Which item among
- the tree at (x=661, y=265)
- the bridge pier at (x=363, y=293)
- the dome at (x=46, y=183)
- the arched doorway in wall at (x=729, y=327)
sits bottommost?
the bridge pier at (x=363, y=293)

—————

▶ _YOUR OBJECTIVE_
Please rewrite every line of the listing above as a numbered list, leaving out any blank lines.

▶ _RESULT_
1. Which item among
2. - the tree at (x=661, y=265)
3. - the bridge pier at (x=363, y=293)
4. - the dome at (x=46, y=183)
5. - the arched doorway in wall at (x=729, y=327)
6. sits bottommost?
7. the bridge pier at (x=363, y=293)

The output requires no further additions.